1995 – Israeli Prime Minister Yitzhak Rabin was fatally shot after attending a peace rally held in Tel Aviv’s Kings Square in Israel. Rabin later died in surgery at Ichilov Hospital in Tel Aviv. The 73-year-old prime minister was walking to his car when he was shot in the arm and the back by Yigal Amir, a 27-year-old Jewish law student who had connections to the far-right Jewish group Eyal. Israeli police arrested Amir at the scene of the shooting, and he later confessed to the assassination, explaining at his arraignment that he killed Rabin because the prime minister wanted “to give our country to the Arabs.”

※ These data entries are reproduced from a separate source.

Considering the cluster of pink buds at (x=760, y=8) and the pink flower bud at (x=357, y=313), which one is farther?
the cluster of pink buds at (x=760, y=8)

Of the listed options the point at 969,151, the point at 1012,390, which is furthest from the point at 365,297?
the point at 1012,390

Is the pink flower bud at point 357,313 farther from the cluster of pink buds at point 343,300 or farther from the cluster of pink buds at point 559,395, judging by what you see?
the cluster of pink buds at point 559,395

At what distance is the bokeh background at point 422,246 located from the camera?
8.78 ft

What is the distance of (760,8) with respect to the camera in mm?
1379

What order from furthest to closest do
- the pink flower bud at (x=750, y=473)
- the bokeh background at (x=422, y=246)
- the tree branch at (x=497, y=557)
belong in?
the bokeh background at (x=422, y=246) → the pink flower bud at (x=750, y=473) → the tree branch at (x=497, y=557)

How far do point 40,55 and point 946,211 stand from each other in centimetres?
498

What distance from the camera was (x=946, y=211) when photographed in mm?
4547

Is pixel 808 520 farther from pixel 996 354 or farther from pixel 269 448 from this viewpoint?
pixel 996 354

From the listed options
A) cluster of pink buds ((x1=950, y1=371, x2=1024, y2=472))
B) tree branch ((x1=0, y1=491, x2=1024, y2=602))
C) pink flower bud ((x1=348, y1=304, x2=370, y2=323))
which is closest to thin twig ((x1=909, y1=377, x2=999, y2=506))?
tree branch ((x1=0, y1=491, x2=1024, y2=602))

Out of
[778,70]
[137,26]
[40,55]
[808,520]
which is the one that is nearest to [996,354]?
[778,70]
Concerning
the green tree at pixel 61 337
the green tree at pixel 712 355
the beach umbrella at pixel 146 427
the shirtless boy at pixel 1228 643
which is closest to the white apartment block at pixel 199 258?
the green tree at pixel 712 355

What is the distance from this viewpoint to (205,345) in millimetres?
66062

2001 – Just two outs away from their fourth championship in a row, the New York Yankees lost to the Arizona Diamondbacks in the seventh game of the World Series. Luis Gonzalez blooped a single over the heads of a drawn-in Yankees infield and the Diamondbacks – a four-year-old team from a state that was younger than the Yankees – had won their first title.
2008 – Senator Barack Obama of Illinois defeated Senator John McCain of Arizona to become the 44th U.S. president, and the first African American elected to the White House. More than 69.4 million Americans cast their vote for Obama, while 59.9 million voters chose McCain, a war veteran who emphasized his considerable legislative experience and knowledge of world politics. Obama benefited from being able to blame the Republican Party for an economy that was heading into recession.
2010 – Baseball Hall of Fame managerGeorge Lee “Sparky” Anderson, the first manager to win the World Series in both leagues (Cincinnati and Detroit) died of complications from dementia. He was 76.
2011 – Andy Rooney (first found fame as a field correspondent for Stars And Stripes during World War II, but best known for his weekly broadcast “A Few Minutes with Andy Rooney” as part of 60 Minutes) died after developing postoperative complications from surgery. His death at 92 came less than five weeks after he had retired.